** BEGIN Listing **
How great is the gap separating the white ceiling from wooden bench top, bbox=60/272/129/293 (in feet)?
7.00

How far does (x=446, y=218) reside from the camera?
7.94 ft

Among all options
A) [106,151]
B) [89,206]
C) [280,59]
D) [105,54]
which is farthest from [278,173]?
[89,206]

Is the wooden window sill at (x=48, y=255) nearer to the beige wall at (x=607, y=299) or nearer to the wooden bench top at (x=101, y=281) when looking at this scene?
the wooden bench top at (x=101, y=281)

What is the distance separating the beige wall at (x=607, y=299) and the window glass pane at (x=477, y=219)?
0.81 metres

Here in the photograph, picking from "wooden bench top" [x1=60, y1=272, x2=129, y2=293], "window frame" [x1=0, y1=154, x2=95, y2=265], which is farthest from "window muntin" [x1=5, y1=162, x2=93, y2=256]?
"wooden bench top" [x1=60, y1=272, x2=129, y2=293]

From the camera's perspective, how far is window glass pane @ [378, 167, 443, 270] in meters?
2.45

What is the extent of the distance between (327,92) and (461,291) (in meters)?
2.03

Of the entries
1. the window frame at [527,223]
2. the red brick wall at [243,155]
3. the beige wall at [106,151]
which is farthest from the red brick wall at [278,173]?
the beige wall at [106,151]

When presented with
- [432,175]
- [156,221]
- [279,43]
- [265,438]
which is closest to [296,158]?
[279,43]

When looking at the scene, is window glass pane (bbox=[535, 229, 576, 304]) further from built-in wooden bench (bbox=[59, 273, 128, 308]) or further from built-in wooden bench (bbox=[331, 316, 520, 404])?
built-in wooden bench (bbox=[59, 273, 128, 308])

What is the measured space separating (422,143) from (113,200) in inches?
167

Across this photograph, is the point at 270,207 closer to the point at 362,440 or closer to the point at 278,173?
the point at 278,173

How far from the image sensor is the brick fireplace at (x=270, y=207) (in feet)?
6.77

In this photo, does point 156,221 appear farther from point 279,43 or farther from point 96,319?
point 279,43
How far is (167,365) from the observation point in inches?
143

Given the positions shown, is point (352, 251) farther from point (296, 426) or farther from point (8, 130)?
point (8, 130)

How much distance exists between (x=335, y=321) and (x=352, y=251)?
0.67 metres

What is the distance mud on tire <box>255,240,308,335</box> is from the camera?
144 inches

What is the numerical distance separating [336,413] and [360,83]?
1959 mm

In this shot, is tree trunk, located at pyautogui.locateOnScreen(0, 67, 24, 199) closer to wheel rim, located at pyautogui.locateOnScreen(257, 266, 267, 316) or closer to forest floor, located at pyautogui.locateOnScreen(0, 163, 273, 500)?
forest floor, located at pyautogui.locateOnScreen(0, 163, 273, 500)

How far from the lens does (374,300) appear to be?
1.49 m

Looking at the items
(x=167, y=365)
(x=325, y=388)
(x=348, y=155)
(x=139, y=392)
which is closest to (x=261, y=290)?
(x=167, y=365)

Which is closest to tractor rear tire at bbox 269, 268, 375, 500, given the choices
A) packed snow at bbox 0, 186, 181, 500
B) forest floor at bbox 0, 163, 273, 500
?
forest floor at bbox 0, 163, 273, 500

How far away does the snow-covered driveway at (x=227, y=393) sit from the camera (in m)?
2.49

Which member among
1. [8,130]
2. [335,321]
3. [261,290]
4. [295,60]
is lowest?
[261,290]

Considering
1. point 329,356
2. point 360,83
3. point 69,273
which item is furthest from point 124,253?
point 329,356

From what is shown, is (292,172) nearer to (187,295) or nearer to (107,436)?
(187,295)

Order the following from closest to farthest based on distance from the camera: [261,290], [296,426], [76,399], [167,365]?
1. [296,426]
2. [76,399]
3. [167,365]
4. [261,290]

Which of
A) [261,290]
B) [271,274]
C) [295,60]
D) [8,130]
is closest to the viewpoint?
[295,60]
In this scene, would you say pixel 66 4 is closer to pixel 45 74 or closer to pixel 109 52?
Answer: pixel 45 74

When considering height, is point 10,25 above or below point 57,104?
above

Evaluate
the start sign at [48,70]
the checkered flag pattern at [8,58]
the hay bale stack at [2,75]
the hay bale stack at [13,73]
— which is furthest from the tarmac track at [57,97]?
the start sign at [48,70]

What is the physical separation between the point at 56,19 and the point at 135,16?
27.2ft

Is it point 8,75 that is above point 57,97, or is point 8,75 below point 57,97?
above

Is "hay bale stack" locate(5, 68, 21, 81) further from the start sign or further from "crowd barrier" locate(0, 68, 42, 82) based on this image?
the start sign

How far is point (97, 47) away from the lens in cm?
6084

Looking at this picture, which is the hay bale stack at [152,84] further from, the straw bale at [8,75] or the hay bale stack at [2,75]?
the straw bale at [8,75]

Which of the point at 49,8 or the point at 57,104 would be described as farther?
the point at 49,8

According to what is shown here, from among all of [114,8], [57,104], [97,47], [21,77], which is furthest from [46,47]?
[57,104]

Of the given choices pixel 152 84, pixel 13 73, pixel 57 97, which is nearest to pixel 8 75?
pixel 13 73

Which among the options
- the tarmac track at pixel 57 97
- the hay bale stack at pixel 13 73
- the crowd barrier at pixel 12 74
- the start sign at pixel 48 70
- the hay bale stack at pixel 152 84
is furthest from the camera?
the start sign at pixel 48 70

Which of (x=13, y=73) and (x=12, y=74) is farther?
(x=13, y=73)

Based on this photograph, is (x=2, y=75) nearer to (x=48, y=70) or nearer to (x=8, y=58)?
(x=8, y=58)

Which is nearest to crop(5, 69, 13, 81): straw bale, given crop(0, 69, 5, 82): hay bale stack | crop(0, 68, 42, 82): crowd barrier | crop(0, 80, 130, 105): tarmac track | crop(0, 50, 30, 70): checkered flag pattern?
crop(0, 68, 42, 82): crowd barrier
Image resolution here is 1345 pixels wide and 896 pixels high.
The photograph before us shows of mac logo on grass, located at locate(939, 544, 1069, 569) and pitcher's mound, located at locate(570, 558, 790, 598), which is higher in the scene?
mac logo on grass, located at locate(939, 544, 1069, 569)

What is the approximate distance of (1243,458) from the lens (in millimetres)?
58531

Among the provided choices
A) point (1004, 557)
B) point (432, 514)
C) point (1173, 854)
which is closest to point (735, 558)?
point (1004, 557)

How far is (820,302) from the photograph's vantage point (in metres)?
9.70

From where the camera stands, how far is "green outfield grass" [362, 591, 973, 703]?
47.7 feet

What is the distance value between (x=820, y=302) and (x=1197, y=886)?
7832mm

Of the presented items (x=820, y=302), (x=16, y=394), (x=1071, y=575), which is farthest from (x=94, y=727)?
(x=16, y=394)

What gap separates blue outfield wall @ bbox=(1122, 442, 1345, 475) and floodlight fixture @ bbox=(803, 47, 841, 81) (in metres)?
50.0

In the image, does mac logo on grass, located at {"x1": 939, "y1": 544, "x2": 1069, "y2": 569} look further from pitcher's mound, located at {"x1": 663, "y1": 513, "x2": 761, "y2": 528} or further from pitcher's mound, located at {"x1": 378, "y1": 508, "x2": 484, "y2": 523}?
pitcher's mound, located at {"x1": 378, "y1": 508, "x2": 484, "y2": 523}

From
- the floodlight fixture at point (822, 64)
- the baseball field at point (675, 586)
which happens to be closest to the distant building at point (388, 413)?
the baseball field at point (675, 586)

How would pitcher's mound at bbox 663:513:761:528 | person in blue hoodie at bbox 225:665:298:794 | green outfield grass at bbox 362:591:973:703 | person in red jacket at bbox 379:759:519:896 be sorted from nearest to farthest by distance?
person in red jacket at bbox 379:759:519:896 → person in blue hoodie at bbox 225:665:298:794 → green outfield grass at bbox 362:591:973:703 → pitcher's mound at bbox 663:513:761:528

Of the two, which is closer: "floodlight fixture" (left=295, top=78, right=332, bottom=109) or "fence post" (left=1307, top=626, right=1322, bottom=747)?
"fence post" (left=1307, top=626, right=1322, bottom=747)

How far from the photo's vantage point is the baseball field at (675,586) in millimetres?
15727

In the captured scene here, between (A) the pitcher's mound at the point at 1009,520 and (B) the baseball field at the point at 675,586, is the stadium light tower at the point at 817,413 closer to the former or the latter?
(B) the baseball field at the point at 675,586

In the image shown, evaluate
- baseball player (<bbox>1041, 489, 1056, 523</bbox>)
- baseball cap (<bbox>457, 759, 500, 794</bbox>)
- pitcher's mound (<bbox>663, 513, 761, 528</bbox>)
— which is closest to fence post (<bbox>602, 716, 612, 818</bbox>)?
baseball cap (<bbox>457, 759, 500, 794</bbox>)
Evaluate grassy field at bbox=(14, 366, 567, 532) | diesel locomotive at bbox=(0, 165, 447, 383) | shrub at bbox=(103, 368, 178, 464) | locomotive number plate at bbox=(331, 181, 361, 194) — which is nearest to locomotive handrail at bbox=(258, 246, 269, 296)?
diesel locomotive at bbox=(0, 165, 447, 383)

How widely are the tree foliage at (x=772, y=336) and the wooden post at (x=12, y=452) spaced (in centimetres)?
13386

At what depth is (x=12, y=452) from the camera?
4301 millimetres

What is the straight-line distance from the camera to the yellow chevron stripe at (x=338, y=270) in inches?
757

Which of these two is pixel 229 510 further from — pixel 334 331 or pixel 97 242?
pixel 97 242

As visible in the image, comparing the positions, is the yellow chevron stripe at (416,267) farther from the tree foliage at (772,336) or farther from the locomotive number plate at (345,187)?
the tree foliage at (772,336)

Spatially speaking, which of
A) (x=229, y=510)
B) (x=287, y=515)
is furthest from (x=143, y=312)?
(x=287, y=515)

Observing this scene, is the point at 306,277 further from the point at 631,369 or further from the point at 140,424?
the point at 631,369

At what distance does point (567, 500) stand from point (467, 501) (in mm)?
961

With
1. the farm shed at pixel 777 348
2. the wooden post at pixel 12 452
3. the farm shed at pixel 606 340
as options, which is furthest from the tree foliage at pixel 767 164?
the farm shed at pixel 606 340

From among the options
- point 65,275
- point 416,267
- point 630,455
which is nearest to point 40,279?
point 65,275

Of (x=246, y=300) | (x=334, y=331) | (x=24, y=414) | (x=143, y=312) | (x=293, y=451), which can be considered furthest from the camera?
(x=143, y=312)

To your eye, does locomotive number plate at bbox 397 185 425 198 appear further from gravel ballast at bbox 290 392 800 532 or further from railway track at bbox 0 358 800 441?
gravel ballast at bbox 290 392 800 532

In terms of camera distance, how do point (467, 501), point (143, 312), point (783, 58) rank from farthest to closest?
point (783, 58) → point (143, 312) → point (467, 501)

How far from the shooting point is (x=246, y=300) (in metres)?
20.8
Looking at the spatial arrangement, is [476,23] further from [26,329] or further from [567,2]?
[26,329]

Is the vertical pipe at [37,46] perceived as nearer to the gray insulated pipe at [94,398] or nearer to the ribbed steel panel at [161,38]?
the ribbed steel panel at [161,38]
** END Listing **
*Challenge*
Print nothing but the lines from the line with "What is the straight-line" to the last line of the records above. Both of those lines count.

*Task solution*
What is the straight-line distance from the camera to the yellow chevron stripe at (x=338, y=270) in inches?
757

Which of these two is pixel 229 510 further from — pixel 334 331 or pixel 97 242?
pixel 97 242

As visible in the image, comparing the positions, is the yellow chevron stripe at (416,267) farther from the tree foliage at (772,336) or farther from the locomotive number plate at (345,187)?
the tree foliage at (772,336)

Spatially speaking, which of
A) (x=229, y=510)
B) (x=287, y=515)
is furthest from (x=143, y=312)?
(x=287, y=515)

Observing this scene, is the point at 306,277 further from the point at 631,369 or further from the point at 140,424?
the point at 631,369

At what distance does point (567, 500) stand from point (467, 501) (in mm)?
961

With
1. the farm shed at pixel 777 348
2. the wooden post at pixel 12 452
3. the farm shed at pixel 606 340
as options, which is furthest from the tree foliage at pixel 767 164?
the farm shed at pixel 606 340

From among the options
- point 65,275
- point 416,267
- point 630,455
which is nearest to point 40,279?
point 65,275

Of (x=246, y=300) | (x=334, y=331) | (x=24, y=414) | (x=143, y=312) | (x=293, y=451), which can be considered furthest from the camera?
(x=143, y=312)

To your eye, does locomotive number plate at bbox 397 185 425 198 appear further from gravel ballast at bbox 290 392 800 532 or further from railway track at bbox 0 358 800 441?
gravel ballast at bbox 290 392 800 532

In terms of camera distance, how do point (467, 501), point (143, 312), point (783, 58) rank from farthest to closest?
point (783, 58) → point (143, 312) → point (467, 501)

How far from the shooting point is (x=246, y=300) (in metres)?
20.8
Looking at the spatial arrangement, is [476,23] further from [26,329] or further from [567,2]?
[26,329]

Is the vertical pipe at [37,46] perceived as nearer to the gray insulated pipe at [94,398] or nearer to the ribbed steel panel at [161,38]?
the ribbed steel panel at [161,38]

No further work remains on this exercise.